══ Excerpted data ══
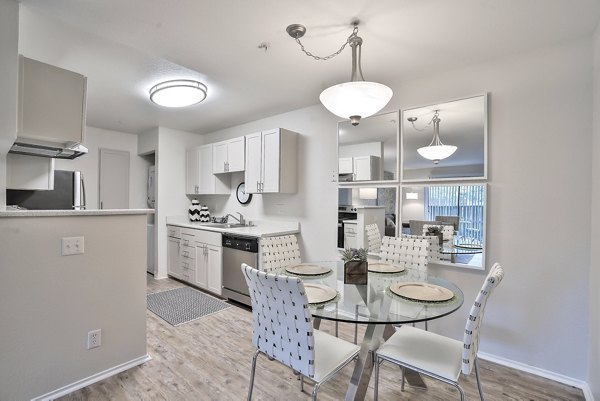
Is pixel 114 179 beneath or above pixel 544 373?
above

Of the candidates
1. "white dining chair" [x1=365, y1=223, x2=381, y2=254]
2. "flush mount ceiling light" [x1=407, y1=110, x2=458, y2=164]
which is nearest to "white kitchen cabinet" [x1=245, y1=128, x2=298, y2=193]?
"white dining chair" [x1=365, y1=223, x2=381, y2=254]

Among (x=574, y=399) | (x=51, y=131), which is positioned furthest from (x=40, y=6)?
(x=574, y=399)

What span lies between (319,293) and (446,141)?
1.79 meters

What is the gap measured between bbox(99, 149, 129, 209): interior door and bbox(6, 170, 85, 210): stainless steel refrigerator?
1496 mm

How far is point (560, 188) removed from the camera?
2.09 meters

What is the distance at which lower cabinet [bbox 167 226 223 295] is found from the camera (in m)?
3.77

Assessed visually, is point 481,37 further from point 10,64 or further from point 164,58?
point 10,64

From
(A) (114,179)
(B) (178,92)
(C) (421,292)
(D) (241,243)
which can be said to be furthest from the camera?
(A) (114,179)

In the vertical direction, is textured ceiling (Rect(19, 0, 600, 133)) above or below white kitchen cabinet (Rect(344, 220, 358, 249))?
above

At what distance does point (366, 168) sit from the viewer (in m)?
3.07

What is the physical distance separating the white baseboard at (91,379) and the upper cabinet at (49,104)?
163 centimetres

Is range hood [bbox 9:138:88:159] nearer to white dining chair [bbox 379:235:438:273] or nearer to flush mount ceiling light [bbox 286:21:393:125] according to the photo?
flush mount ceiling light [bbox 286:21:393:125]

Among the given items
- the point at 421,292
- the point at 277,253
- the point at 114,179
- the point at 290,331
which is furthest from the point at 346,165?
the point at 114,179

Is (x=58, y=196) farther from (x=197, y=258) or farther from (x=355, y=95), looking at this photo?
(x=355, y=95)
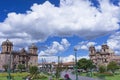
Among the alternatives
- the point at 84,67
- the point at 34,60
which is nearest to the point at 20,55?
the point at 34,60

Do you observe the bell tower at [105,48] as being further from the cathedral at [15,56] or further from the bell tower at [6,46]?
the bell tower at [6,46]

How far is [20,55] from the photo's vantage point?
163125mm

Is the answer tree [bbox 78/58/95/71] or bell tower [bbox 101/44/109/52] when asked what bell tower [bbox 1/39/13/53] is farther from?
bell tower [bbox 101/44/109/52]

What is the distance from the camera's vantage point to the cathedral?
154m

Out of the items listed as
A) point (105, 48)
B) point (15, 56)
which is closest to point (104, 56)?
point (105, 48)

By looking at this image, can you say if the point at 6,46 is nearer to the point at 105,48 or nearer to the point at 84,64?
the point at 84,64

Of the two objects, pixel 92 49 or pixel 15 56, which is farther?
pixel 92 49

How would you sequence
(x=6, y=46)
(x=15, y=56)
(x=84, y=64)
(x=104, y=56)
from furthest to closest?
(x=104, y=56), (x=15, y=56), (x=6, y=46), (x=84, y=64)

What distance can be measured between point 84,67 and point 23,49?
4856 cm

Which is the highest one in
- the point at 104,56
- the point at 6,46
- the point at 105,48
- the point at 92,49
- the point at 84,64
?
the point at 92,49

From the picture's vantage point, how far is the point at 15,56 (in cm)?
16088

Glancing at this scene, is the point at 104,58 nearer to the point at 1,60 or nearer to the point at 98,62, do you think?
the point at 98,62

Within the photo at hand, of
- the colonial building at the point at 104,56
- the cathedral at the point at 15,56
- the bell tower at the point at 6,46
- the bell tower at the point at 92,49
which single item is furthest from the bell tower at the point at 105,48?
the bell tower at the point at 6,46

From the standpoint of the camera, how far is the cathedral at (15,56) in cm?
═══
* _What is expected_
Return the lines of the material from the line with "At what distance" to the line with "163 centimetres", both included, copied word for word.

* _Written answer_
At what distance does point (366, 168) sit from the viewer (in m)?
3.07

What is the physical distance separating the white baseboard at (91,379) and the upper cabinet at (49,104)?
163 centimetres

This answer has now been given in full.